Term: Cost Containment
Definition: When the insurance company devises a way to reduce the benefit payment or costs associated with the health plan.

Term: Covered Expense
Definition: A medical procedure or item that is deemed payable by the insurance plan.

Term: CPT Code
Definition: Current Procedural Terminology

Term: Deductible
Definition: A set dollar amount which must be satisfied within a specific time frame before the health plan begins making payments on claims

Term: Exclusions
Definition: Those items or medical services that are not covered by the health plan.

Term: Exclusive Provider Organization (EPO)
Definition: A health plan that has the characteristics of an HMO or PPO plan.

Term: Explanation of Benefits
Definition: A summary of the payment made by your health plan to the medical provider.

Term: Extension of Benefits
Definition: The health plans offers an additional 12 months of coverage due to a disabling condition

Term: Fee for Service
Definition: A method of payment for medical services rendered

Term: Fee Schedule
Definition: A list of CPT codes and dollar amounts an insurance company will pay for a particular medical service

Term: Fixed Annuity:
Definition: During the accumulation period of a fixed deferred annuity, your money (less any applicable charges) earns interest at rates set by the insurance company or in a way spelled out in the annuity contract.  The company guarantees that it will pay not less than a minimum rate of interest. During the payout period, the amount of each income payment to you is generally set when the payments start and will not change.

Term: Formulary
Definition: A listing of pharmaceuticals the health plan pays for.

Term: Fully Insured
Definition: An Employer purchases insurance coverage from a licensed insurance company and the insurance company assumes all of the risk.

Term: HCFA 1500
Definition: The standard claim format used by health plans on which to consider payment to the medical provider.

Term: HMO
Definition: Health Maintenance Organization

Term: ICD-9 (International Classification of Diseases 9th Edition)
Definition: A standard format of identifying the illness, injury or diseases by using a three digit code.

Term: Indemnity Plan
Definition: A non PPO or HMO plan, a plan that does not have preferred provider networks or many cost containment features.

Term: Integrated Delivery System
Definition: An organization that combines hospital, physician and other medical services as part of a larger health care system.

Term: IPA (Independent Practice Association)

**ABOUT THIS EXERCISE**
Extend the health insurance glossary above, picking up directly after its final line in the same Term/Definition format.

**PROVIDED DATA**
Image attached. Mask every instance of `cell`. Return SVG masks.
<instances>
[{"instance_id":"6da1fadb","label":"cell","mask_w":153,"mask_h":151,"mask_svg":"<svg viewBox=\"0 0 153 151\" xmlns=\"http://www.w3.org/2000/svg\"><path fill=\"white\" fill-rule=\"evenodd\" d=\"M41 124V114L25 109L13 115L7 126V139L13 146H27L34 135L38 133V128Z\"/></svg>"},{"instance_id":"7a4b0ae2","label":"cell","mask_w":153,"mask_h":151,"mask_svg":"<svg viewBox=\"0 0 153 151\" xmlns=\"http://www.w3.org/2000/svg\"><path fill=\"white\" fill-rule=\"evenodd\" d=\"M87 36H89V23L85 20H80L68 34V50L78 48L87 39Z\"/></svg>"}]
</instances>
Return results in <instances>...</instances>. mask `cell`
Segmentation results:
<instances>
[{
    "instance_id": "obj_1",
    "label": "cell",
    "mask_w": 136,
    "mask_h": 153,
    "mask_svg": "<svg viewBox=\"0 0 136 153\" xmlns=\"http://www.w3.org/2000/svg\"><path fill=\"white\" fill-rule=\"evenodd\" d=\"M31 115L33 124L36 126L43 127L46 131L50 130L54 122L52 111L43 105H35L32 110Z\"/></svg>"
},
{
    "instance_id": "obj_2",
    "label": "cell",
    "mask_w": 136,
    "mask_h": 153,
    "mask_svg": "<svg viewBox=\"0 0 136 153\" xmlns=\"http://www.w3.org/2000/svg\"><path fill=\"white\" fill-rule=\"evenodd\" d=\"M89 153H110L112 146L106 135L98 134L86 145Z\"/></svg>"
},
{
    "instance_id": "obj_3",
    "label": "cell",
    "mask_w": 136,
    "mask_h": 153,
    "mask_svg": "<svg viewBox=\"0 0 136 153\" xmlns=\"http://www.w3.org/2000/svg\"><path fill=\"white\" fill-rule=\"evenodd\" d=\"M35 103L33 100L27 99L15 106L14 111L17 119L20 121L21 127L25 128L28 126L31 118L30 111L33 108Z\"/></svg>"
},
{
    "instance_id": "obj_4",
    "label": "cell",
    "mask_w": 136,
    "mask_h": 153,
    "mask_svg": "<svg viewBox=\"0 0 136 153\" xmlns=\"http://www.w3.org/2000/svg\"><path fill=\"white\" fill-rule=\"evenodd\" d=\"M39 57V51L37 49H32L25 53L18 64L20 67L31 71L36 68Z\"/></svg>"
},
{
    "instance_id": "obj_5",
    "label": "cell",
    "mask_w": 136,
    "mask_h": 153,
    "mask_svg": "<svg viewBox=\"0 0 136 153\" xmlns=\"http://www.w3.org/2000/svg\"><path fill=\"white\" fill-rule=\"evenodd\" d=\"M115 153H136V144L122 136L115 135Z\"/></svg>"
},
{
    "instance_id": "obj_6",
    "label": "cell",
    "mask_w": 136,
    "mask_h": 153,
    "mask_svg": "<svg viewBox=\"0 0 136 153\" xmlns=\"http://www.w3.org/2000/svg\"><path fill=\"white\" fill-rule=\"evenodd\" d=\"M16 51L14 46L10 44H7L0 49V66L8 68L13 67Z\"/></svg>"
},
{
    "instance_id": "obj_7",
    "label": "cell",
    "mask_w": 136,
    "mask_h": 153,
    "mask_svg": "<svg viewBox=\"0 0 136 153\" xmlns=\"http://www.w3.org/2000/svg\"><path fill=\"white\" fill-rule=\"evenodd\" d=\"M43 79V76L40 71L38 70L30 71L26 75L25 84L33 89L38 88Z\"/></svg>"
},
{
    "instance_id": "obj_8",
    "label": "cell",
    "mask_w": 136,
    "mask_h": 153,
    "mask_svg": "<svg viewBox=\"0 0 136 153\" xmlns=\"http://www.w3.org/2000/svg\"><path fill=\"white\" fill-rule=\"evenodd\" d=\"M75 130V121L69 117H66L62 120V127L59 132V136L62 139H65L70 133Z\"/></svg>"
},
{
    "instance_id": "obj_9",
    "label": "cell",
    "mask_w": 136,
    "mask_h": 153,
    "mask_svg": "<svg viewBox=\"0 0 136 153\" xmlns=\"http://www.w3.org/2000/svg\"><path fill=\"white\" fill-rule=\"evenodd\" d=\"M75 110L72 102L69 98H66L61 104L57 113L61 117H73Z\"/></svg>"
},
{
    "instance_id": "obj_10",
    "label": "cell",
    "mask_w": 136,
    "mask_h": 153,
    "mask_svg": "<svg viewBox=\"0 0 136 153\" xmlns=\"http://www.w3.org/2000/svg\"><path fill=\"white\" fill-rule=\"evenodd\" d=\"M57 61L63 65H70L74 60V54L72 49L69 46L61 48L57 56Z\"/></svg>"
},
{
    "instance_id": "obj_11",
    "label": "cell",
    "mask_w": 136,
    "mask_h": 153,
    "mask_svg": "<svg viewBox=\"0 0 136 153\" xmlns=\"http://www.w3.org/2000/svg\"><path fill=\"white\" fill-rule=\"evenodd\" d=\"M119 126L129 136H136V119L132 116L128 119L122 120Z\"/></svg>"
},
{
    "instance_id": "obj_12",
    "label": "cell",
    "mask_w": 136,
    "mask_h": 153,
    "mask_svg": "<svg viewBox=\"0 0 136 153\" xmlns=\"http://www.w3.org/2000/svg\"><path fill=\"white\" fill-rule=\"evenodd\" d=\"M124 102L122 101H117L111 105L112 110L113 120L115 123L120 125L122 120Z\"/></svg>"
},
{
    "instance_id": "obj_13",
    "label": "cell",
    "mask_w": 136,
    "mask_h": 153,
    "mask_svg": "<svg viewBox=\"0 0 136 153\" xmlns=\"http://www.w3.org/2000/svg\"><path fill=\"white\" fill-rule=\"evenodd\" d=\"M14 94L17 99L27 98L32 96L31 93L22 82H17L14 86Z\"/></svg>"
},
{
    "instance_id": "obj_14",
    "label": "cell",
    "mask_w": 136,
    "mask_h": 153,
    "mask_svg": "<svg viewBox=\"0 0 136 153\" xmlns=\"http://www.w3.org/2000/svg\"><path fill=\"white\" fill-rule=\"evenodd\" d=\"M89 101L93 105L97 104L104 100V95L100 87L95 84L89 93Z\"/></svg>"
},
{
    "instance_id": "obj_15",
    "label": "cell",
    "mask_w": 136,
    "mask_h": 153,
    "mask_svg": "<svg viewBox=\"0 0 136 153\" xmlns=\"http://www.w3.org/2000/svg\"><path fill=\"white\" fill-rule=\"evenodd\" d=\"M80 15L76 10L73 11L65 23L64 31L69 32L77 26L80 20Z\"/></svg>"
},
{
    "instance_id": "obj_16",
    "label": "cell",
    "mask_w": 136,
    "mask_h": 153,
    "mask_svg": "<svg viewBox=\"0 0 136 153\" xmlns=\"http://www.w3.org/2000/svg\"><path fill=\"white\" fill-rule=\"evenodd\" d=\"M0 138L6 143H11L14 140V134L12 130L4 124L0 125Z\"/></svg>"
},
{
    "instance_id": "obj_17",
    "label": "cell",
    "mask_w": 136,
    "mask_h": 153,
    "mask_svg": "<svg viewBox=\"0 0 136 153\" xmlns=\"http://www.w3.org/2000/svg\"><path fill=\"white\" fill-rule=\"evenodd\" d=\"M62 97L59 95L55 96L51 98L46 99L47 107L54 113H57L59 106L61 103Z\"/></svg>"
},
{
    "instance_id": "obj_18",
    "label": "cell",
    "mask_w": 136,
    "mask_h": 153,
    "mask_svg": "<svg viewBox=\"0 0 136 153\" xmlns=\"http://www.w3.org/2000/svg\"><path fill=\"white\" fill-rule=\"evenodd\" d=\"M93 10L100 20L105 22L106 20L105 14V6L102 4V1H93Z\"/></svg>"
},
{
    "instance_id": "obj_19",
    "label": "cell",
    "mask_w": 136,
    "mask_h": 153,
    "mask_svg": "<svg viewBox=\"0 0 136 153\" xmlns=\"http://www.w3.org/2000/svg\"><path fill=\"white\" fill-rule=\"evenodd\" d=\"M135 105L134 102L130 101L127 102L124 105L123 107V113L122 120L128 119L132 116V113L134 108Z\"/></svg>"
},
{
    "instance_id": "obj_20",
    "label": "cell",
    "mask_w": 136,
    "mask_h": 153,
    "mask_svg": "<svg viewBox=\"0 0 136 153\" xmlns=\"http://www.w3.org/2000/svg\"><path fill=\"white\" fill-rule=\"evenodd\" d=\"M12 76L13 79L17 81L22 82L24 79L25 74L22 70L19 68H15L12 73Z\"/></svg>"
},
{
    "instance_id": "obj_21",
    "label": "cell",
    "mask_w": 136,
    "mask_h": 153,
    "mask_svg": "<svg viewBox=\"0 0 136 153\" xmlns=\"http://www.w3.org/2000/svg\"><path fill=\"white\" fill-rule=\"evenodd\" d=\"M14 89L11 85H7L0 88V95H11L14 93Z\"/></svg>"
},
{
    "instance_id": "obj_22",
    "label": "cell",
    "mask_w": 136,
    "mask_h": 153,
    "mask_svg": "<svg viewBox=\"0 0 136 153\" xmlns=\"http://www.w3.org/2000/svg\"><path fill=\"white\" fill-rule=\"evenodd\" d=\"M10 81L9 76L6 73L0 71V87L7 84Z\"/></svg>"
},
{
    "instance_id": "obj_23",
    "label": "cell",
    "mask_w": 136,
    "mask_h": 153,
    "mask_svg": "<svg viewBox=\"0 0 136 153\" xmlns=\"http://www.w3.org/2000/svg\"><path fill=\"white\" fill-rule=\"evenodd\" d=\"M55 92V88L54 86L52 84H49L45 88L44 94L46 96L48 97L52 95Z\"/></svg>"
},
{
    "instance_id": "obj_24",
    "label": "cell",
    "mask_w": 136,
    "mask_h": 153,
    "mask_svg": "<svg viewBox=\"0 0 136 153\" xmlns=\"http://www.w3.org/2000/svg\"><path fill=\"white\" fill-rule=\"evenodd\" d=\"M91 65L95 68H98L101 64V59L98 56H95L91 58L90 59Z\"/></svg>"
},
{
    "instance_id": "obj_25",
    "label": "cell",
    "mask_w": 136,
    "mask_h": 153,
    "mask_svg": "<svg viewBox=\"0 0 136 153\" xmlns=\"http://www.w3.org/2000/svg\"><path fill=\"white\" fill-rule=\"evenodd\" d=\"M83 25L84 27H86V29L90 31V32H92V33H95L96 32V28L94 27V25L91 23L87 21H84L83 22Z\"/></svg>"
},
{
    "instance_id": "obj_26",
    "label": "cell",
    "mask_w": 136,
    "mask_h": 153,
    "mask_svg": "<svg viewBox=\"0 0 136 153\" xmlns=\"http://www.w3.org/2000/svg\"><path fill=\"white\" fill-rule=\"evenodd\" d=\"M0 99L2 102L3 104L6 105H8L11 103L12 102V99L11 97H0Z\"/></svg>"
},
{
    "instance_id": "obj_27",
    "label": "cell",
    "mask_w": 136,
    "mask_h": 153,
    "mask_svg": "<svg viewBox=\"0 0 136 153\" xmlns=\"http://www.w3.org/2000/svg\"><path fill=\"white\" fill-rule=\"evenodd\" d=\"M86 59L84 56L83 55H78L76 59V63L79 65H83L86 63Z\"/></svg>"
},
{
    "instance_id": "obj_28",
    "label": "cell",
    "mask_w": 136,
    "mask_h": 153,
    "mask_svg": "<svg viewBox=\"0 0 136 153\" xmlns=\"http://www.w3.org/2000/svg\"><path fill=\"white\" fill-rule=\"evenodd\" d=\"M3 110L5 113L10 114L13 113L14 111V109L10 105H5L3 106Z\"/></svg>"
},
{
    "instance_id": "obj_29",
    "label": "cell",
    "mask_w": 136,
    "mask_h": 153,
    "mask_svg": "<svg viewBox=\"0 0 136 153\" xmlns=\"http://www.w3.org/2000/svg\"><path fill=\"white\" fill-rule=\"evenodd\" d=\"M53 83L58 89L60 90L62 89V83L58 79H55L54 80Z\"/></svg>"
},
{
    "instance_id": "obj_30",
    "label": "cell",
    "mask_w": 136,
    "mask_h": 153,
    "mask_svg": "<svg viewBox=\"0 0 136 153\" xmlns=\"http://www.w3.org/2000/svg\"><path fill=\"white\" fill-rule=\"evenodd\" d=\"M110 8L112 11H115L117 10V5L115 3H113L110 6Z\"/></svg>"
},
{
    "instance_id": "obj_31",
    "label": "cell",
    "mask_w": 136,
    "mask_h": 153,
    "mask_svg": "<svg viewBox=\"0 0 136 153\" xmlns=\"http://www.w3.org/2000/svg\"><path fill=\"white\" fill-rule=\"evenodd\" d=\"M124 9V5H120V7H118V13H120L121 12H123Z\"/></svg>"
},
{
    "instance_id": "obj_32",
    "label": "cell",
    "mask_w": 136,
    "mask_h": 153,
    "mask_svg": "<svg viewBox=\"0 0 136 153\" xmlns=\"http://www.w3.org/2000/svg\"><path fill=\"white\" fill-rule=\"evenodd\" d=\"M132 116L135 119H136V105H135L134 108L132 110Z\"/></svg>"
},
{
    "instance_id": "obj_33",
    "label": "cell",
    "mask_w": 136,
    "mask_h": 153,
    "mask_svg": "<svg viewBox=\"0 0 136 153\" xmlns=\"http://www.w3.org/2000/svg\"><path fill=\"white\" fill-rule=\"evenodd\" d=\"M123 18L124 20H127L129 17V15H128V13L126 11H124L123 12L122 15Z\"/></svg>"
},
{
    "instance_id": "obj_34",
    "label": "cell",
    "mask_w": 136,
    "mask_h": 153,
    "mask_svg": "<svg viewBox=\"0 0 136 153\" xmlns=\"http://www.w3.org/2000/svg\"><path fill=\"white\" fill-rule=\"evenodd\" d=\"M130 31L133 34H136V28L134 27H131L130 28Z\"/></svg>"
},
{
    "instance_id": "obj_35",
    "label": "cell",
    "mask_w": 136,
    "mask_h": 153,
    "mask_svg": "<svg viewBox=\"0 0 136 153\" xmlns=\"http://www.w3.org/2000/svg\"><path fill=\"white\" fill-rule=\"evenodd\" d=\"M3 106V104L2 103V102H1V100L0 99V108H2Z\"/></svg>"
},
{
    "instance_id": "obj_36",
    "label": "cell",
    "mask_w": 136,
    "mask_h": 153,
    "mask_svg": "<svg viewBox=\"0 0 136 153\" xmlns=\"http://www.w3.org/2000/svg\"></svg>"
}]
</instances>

**EXERCISE RESULT**
Definition: An organization of physicians who are contracted with an HMO plan.

Term: Managed Care
Definition: A method by which cost containment features are applied to a health plan either by limiting the reimbursement levels paid to providers or by reducing utilization.

Term: Medical Loss Ratio
Definition: The amount of the premium revenues actually spent on paying for medical services.

Term: Medical Necessity
Definition: A medical procedure or service must be performed only for the treatment of an accident, injury or illness and is not considered experimental, investigational or cosmetic.

Term: Off-label Use
Definition: The prescribing of a medication for use not approved by the FDA (Federal Drug Administration).

Term: Out of Pocket Expense
Definition: The amount the patient must pay themselves and not paid for by the insurance plan

Term: Participating Provider
Definition: A physician or other medical provider has agreed to accept a set fee for services provided to members of a specific health plan.  They are deemed to be "in-network".

Term: PCP
Definition: Primary Care Physician

Term: PPO
Definition: Preferred Provider Organization

Term: Pre-Existing
Definition: A medical condition diagnosed prior to the effective date of the health plan.

Term: Self-Insured
Definition: An Employer who underwrites their own risk. This may is good for groups with a favorable claims history.

Term: Usual & Customary
Definition: A reduction in the payment of benefits on a claim which is justified by the insurance company as "the going rate" to be paid in that geographical area.

Term: Untimely Submission
Definition: A medical claim must be submitted within the time frame given by the insurance company or the claim will be denied.